Treffer
BGH Beschluss

Revision: Aufhebung der Fahrerlaubnisentziehung mangels Feststellungen, Rückverweisung

Gericht
BGH
Spruchkörper
1. Strafsenat
Aktenzeichen
1 StR 592/88
Datum
19.01.1989
Rechtsgebiet
Strafrecht
Quelle
Der Angeklagte revidierte sein Urteil wegen Diebstahls; der BGH hebt die Entscheidungsfolgen der Entziehung der Fahrerlaubnis und des Einzugs des Führerscheins auf. Das Urteil enthielt keine Feststellungen, ob die Taten im Zusammenhang mit dem Führen eines Kraftfahrzeugs standen oder wann/wo die Fahrerlaubnis erteilt wurde. Die Sache wird zur neuen Verhandlung an eine andere Jugendkammer zurückgewiesen; übrige Revisionsgründe bleiben ohne Erfolg.

Abstrakte Rechtssätze

1

Die Anordnung der Entziehung der Fahrerlaubnis als strafrechtliche Folge setzt voraus, dass das Urteil Feststellungen enthält, aus denen hervorgeht, dass die begangenen Taten im Zusammenhang mit dem Führen eines Kraftfahrzeugs stehen.

2

Fehlen Feststellungen darüber, ob, wann und wo die Fahrerlaubnis erteilt worden ist, kann die Maßregel der Entziehung der Fahrerlaubnis nicht Bestand haben.

3

Ist nur ein Teil der verhängten Sanktionen oder Maßregeln rechtsfehlerhaft, hebt der Revisionsgericht diesen Teil auf und verweist die Sache zur neuerlichen Entscheidung an die Vorinstanz oder eine andere zuständige Kammer zurück.

4

Werden für den übrigen Inhalt des Urteils keine Rechtsfehler festgestellt, ist die Revision insoweit zu verwerfen.

Vorinstanzen

Landgericht Regensburg, 30. März 1988

Rubrum

BUNDESGERICHTSHOF BESCHLUSS 1 StR 592/88 in der Strafsache gegen Hans ███, geboren am ███ 1966 in ████, wegen Diebstahls

Der 1. Strafsenat des Bundesgerichtshofs hat auf Antrag des Verteidigers und nach Anhörung des Generalbundesanwalts am 19. Januar 1989 gemäß § 349 Abs. 2 und 4 StPO einstimmig

Tenor

1. Auf die Revision des Angeklagten wird das Urteil des Landgerichts Regensburg vom 30. März 1988 mit den Feststellungen aufgehoben, soweit diesem Angeklagten die Fahrerlaubnis entzogen und sein Führerschein eingezogen wurde.

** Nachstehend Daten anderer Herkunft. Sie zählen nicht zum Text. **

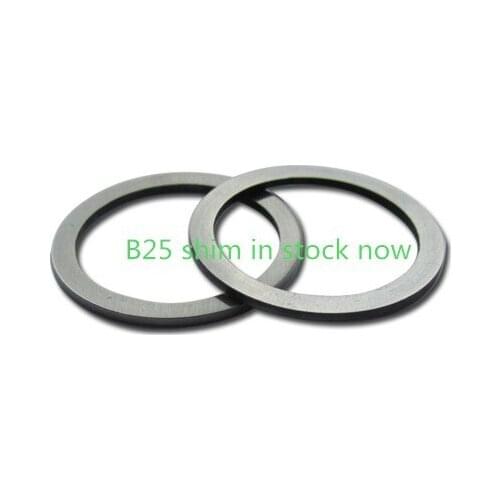 Common rail shim B25 Size 0.90-1.34 need contact with us to select 10 different size
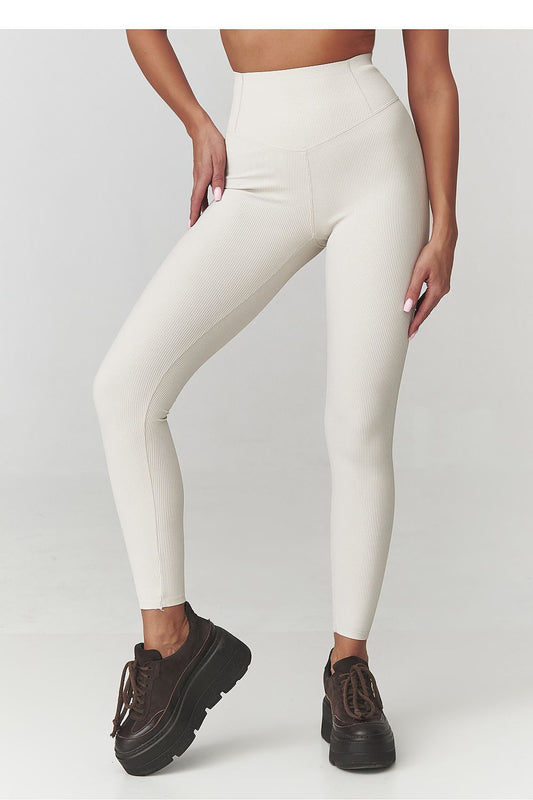  Leggings longues model 220766 Makadamia 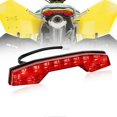 thumbnail image 4 of For Suzuki LT-R450 Quadsport Rear LED Tail Light Brake Stop Lamp, 4 of 5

2. Im Umfang der Aufhebung wird die Sache zu neuer Verhandlung und Entscheidung an eine andere Jugendkammer des Landgerichts zurückverwiesen. Sie hat auch über die Kosten des Rechtsmittels zu befinden.

3. Die weitergehende Revision wird verworfen.

Gründe

Dem angefochtenen Urteil ist nicht zu entnehmen, ob die vom Angeklagten begangenen Diebstahlstaten im Zusammenhang mit dem Führen eines Kraftfahrzeugs stehen; deshalb kann die Maßregel nicht bestehen bleiben. Übrigens fehlt auch jede Feststellung, ob, wann und wo der Angeklagte die Fahrerlaubnis erhalten haben soll.

Im Übrigen hat die Nachprüfung des Urteils auf Grund der Revisionsrechtfertigung unter Berücksichtigung der Gegenerklärung keinen Rechtsfehler zum Nachteil des Angeklagten ergeben.